Aaron Judge, union win dispute over ‘All Rise’ trademark
Aaron Judge won a dispute over trademarks used to promote the New York Yankees slugger.
The U.S. Patent and Trademark Office’s Trademark Trial and Appeal Board ruled against a Long Island man who attempted to register “All Rise” and “Here Comes the Judge,” claiming it would cause confusion with slogans used by the record-setting home run hitter.
Michael P. Chisena, who lives in Nassau County in New York, attempted to register “All Rise” and “Here Comes the Judge” on July 14, 2017, four days after Judge won the All-Star Home Run Derby. Chisena filed that Oct. 12 to register a design mark for apparel.
The registration was opposed by Judge and the Major League Baseball Players Association.
In a 61-page opinion released Wednesday, Administrative Trademark Judge David K. Heasley wrote “we conclude that applicant’s marks, as used on or in connection with the apparel goods identified in his applications, so resembles opposers’ previously-used common law marks as to be likely to cause confusion or mistake, or to deceive” under the Trademark Act.

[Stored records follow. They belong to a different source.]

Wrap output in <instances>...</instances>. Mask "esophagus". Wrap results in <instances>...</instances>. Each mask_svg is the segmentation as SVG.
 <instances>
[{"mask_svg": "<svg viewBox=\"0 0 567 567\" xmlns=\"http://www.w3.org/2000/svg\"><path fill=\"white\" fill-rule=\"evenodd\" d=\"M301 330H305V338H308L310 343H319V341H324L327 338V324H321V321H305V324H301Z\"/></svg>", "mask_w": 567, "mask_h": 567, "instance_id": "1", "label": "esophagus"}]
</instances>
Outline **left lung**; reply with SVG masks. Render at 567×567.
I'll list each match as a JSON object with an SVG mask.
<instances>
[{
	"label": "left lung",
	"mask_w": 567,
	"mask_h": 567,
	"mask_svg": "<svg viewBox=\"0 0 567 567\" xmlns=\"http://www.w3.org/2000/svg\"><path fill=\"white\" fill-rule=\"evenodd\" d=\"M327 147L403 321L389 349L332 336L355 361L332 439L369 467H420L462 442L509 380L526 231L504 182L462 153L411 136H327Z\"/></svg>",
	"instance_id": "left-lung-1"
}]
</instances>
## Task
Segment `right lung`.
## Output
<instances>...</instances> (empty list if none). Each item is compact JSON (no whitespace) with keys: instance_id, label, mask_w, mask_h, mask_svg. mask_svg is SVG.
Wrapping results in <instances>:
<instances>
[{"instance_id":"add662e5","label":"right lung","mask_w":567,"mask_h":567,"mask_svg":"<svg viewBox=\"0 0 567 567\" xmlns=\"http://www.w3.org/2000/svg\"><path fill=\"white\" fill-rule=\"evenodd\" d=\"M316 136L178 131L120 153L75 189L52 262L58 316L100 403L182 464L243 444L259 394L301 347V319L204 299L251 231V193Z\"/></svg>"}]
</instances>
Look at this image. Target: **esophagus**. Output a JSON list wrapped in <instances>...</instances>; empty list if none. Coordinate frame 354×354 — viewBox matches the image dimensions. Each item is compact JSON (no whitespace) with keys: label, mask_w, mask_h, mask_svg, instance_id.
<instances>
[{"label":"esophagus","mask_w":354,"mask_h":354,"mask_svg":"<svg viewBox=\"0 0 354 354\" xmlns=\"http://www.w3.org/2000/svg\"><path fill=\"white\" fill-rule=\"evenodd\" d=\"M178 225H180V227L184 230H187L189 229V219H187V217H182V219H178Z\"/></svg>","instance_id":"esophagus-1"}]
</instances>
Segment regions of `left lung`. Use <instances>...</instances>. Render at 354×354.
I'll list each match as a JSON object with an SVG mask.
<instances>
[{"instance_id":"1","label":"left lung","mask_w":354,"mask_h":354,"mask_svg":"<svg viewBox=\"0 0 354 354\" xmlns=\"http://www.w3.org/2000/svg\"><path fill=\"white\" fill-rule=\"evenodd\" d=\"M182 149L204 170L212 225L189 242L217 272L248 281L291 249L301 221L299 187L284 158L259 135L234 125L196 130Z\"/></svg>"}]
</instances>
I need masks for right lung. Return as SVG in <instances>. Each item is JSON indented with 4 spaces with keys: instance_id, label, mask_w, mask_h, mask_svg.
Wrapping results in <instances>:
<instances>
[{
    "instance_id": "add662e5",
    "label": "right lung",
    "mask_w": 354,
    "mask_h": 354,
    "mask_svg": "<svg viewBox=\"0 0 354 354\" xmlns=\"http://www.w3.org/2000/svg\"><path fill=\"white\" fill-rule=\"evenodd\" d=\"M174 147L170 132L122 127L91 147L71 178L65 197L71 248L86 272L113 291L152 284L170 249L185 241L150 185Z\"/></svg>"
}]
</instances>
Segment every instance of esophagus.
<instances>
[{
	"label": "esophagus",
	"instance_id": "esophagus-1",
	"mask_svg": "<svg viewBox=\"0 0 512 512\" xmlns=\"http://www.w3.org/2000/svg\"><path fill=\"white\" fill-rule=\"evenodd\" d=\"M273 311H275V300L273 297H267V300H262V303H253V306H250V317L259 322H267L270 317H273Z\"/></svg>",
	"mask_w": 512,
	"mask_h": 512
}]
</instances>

Chisena claimed in court papers he conceived of the marks between 2012 and 2015 and “had no knowledge of Aaron Judge. I became aware of Aaron Judge at some point in 2017, but do not recall the exact circumstances.”
Charles R. Hoffmann, Chisena’s lawyer, and Lori J. Shyavitz, the attorney for Judge and the players’ union, did not respond to requests for comment.
Judge hit an American League record 62 home runs last year, breaking Roger Maris’ previous mark of 61 that had stood since 1961. Judge agreed during the offseason to a $360 million, nine-year contract with the Yankees.